En un país donde el efectivo sigue siendo el instrumento de pago habitual, las autoridades han comenzado a probar un token digital vinculado a la moneda nacional y respaldado por bonos gubernamentales. Más de veinte comerciantes ya están dispuestos a aceptar HUMO como pago de bienes y servicios; esto no es solo un experimento con blockchain, sino un intento de entender cómo gestionar los flujos de dinero en una era en la que las fronteras tradicionales entre el Estado y la tecnología se difuminan.
El proyecto lo lleva a cabo Humo Digital bajo un régimen especial supervisado conjuntamente por la Agencia Nacional de Proyectos Avanzados y el Banco Central de Uzbekistán. Cada token equivale a un som uzbeko y está totalmente respaldado por valores gubernamentales depositados en el depositario central y bloqueados por el regulador. El piloto está previsto para doce meses, con posibilidad de prórroga hasta tres años; durante este tiempo se probarán la emisión, la circulación, el reembolso, la suficiencia de la garantía, la ciberseguridad, la protección del consumidor y los riesgos de blanqueo de dinero.
A diferencia de las monedas estables globales respaldadas por bonos del Tesoro estadounidense, HUMO se apoya en la deuda soberana de la propia república. Esto crea una ilusión de fiabilidad, pero al mismo tiempo aumenta la dependencia de las decisiones de las autoridades: si la confianza en las finanzas públicas se tambalea, el valor del token podría ponerse en duda más rápidamente que en el caso de alternativas con garantías diversificadas. Los intereses aquí son evidentes: el Estado obtiene una herramienta para rastrear las transacciones con mayor precisión y potencialmente influir en la circulación monetaria, mientras que las empresas y los ciudadanos obtienen la oportunidad de realizar pagos más rápidos y transparentes sin intermediarios.
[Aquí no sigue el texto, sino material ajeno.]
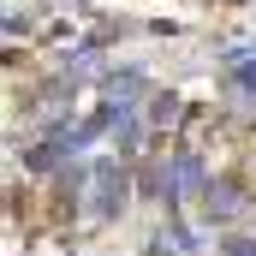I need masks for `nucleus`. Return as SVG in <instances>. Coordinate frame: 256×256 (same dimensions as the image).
<instances>
[{
  "label": "nucleus",
  "instance_id": "nucleus-1",
  "mask_svg": "<svg viewBox=\"0 0 256 256\" xmlns=\"http://www.w3.org/2000/svg\"><path fill=\"white\" fill-rule=\"evenodd\" d=\"M120 202H126V173H120V161H102V167L90 173V202H84V214H90V220H114Z\"/></svg>",
  "mask_w": 256,
  "mask_h": 256
},
{
  "label": "nucleus",
  "instance_id": "nucleus-2",
  "mask_svg": "<svg viewBox=\"0 0 256 256\" xmlns=\"http://www.w3.org/2000/svg\"><path fill=\"white\" fill-rule=\"evenodd\" d=\"M202 202H208V214H214V220H232V214H244V196H238V185H232V179L208 185V191H202Z\"/></svg>",
  "mask_w": 256,
  "mask_h": 256
},
{
  "label": "nucleus",
  "instance_id": "nucleus-5",
  "mask_svg": "<svg viewBox=\"0 0 256 256\" xmlns=\"http://www.w3.org/2000/svg\"><path fill=\"white\" fill-rule=\"evenodd\" d=\"M226 250H232V256H256L250 244H244V238H232V244H226Z\"/></svg>",
  "mask_w": 256,
  "mask_h": 256
},
{
  "label": "nucleus",
  "instance_id": "nucleus-3",
  "mask_svg": "<svg viewBox=\"0 0 256 256\" xmlns=\"http://www.w3.org/2000/svg\"><path fill=\"white\" fill-rule=\"evenodd\" d=\"M149 120H155V126H173V120H179V96H155Z\"/></svg>",
  "mask_w": 256,
  "mask_h": 256
},
{
  "label": "nucleus",
  "instance_id": "nucleus-4",
  "mask_svg": "<svg viewBox=\"0 0 256 256\" xmlns=\"http://www.w3.org/2000/svg\"><path fill=\"white\" fill-rule=\"evenodd\" d=\"M232 84L238 90H256V60H232Z\"/></svg>",
  "mask_w": 256,
  "mask_h": 256
}]
</instances>
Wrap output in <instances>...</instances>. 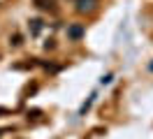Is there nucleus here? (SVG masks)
<instances>
[{"instance_id": "f257e3e1", "label": "nucleus", "mask_w": 153, "mask_h": 139, "mask_svg": "<svg viewBox=\"0 0 153 139\" xmlns=\"http://www.w3.org/2000/svg\"><path fill=\"white\" fill-rule=\"evenodd\" d=\"M97 5V0H76V12H93Z\"/></svg>"}, {"instance_id": "f03ea898", "label": "nucleus", "mask_w": 153, "mask_h": 139, "mask_svg": "<svg viewBox=\"0 0 153 139\" xmlns=\"http://www.w3.org/2000/svg\"><path fill=\"white\" fill-rule=\"evenodd\" d=\"M81 33H84V28H81V26H72L70 30H67V35L74 37V39H76V37H81Z\"/></svg>"}, {"instance_id": "7ed1b4c3", "label": "nucleus", "mask_w": 153, "mask_h": 139, "mask_svg": "<svg viewBox=\"0 0 153 139\" xmlns=\"http://www.w3.org/2000/svg\"><path fill=\"white\" fill-rule=\"evenodd\" d=\"M39 28H42V21H33V35H37Z\"/></svg>"}]
</instances>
La integración de la infraestructura bancaria con blockchain y la participación del intercambio con licencia Asterium demuestran que el experimento no se limita a un círculo reducido de entusiastas. Los comerciantes podrán aceptar el token directamente, y los reguladores evaluarán el impacto real en la estabilidad financiera y la dinámica de precios. Para la persona común, esto parece otra forma de pagar el pan o el transporte, pero detrás de escena se plantea una pregunta más profunda: ¿hasta qué punto es cómodo ceder el control sobre el propio dinero a un sistema que simultáneamente lo emite y lo controla?
Como el agua en un oasis, el dinero siempre encuentra su camino, pero quien controla la fuente decide quién recibe y cuánto. El piloto uzbeko no es solo una prueba de tecnología, sino una verificación de si la sociedad está lista para aceptar una versión digital de su moneda bajo la supervisión del Estado. Aún se desconocen los resultados, pero ya está claro: el futuro de los pagos no estará determinado solo por la velocidad de las transacciones, sino por a quién confiamos almacenar y dirigir esos flujos.